Laravel 12 - How to Integrate Google reCAPTCHA v2 with Livewire Auth.
Laravel 12 - How to Integrate Google reCAPTCHA v2 with Livewire Auth.
In this tutorial, we will learn how to integrate Google reCAPTCHA v2 in Laravel 12 with Livewire Auth to secure the registration form, prevent bots from creating fake accounts, and ensure only real users can sign up safely.
Quick Overview
This guide walks you through integrating Google reCAPTCHA V2 into a Laravel 12 project with Livewire authentication. You’ll set up a fresh Laravel project, install and configure the reCAPTCHA package, obtain your Site Key and Secret Key from Google, add the reCAPTCHA widget to the registration form, and validate that the user completes the “I’m not a robot” verification during registration. Finally, you’ll test the form to ensure the reCAPTCHA is working correctly and displaying errors if the verification is not completed, providing a secure and fully functional registration process.
Step # 1 : Set Up a New Laravel 12 Project with Livewire Authentication.

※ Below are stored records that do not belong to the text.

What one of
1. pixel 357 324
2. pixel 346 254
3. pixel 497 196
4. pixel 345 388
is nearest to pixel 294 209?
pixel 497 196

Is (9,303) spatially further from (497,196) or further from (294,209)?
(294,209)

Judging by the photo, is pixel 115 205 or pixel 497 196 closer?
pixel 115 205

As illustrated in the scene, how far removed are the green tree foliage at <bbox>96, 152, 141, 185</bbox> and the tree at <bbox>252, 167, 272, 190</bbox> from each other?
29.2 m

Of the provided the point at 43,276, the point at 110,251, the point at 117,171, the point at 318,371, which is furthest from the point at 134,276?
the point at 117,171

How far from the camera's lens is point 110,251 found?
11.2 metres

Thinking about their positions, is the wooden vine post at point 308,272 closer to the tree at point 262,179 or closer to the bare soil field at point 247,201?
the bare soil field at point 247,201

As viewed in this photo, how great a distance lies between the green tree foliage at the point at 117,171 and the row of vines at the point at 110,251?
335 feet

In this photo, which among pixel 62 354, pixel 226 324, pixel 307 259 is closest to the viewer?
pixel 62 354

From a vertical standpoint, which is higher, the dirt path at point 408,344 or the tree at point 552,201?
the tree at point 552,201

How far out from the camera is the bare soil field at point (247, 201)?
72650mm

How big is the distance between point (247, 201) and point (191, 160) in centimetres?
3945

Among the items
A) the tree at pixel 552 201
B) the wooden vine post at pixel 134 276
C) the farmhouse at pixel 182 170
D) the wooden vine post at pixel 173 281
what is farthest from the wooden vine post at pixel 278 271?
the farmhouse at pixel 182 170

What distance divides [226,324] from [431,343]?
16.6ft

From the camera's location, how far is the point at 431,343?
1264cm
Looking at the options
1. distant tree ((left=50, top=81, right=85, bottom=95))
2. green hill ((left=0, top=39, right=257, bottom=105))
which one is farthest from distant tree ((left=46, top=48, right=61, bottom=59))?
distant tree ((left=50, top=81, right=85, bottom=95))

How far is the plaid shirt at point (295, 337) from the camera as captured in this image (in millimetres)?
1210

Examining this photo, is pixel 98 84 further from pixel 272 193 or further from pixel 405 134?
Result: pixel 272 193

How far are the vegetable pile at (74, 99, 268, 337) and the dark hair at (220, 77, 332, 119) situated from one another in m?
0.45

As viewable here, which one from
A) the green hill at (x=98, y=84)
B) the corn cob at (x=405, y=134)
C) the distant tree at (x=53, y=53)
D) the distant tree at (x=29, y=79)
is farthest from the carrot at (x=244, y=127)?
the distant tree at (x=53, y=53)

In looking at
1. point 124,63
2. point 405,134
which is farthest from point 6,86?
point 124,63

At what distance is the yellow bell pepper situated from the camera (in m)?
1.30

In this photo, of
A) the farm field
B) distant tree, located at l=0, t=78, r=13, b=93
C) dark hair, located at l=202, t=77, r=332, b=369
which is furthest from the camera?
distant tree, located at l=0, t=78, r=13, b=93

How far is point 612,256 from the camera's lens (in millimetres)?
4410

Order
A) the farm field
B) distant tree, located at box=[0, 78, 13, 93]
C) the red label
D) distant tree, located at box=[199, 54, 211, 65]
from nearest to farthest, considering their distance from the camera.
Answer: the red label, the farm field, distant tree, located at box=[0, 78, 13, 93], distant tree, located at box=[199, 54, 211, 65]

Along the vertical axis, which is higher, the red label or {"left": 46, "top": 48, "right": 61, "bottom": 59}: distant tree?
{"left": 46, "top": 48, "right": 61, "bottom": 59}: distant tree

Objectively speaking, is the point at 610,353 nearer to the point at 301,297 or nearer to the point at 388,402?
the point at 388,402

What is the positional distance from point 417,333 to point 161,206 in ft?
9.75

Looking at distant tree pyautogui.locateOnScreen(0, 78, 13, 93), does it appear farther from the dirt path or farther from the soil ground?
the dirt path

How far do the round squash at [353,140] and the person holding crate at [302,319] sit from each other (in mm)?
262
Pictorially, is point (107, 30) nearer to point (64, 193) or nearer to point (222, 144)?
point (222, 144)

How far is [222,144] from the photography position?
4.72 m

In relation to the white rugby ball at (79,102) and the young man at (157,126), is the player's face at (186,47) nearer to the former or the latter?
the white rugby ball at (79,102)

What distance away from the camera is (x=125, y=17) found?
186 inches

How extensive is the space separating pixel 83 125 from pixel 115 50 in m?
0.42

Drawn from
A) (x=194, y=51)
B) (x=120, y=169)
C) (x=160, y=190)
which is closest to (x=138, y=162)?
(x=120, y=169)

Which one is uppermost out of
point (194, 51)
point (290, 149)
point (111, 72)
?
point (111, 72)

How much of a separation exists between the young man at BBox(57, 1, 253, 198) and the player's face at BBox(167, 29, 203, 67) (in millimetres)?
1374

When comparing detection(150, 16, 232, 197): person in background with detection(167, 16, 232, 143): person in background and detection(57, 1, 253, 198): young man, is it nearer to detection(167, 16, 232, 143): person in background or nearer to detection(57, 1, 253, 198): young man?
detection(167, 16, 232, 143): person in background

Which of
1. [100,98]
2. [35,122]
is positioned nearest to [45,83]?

Start by creating a fresh Laravel 12 project. If Laravel is installed globally, run
laravel new reCAPTCHAV2
If you dont have Laravel installed globally, you can create the project using Composer.
composer create-project laravel/laravel --prefer-dist reCAPTCHAV2
When using Composer, the setup runs automatically with no interactive prompts, so you’ll need to configure authentication, testing, and frontend dependencies manually later. When using the Laravel Installer, you’ll go through a short interactive setup. Choose the following options when prompted.
- Starter Kit: Select Livewire to enable Livewire based authentication.
- Authentication Provider: Choose Laravel’s built-in authentication for simplicity.
- Laravel Volt: Select No, as it’s not required for this project.
- Testing Framework: Pick Pest as the testing framework.
- Frontend Dependencies: Type Yes to install them automatically.
This will set up a fresh Laravel project with Livewire authentication, Pest for testing, SQLite as the default database, and all the default migrations ready to go.
Step # 2 : Access the project.
Open a terminal (for example, Git Bash) and navigate to the root folder of your Laravel project using.
cd c:xampp/htdocs/reCAPTCHAV2
This will take you to your project’s root directory, where you can start configuring your application and continue with the setup.
Step # 3 : Install the reCAPTCHA V2 Package.
To integrate Google reCAPTCHA V2 into your Laravel application, run the following command in your project’s root directory.
composer require anhskohbo/no-captcha
This will download and install the package, providing all the necessary tools to easily add Google reCAPTCHA V2 protection to your forms.
Step # 4 : Publish the Configuration File (Optional).
If you want to customize reCAPTCHA settings, run the following command to publish its config file.
php artisan vendor:publish --provider="Anhskohbo\NoCaptcha\NoCaptchaServiceProvider"
This will create a configuration file at config/captcha.php, where you can adjust reCAPTCHA options such as site key, secret key, and other settings as needed.
Step # 5 : Get Your reCAPTCHA V2 Site Key and Secret Key.
To use reCAPTCHA V2 in your Laravel application, you first need to obtain a Site Key and Secret Key from Google’s reCAPTCHA Admin Console.
- Go to the reCAPTCHA Admin Console (Link : https://www.google.com/recaptcha/admin/create).
- Sign in with your Google account, or create one if you don’t have it yet.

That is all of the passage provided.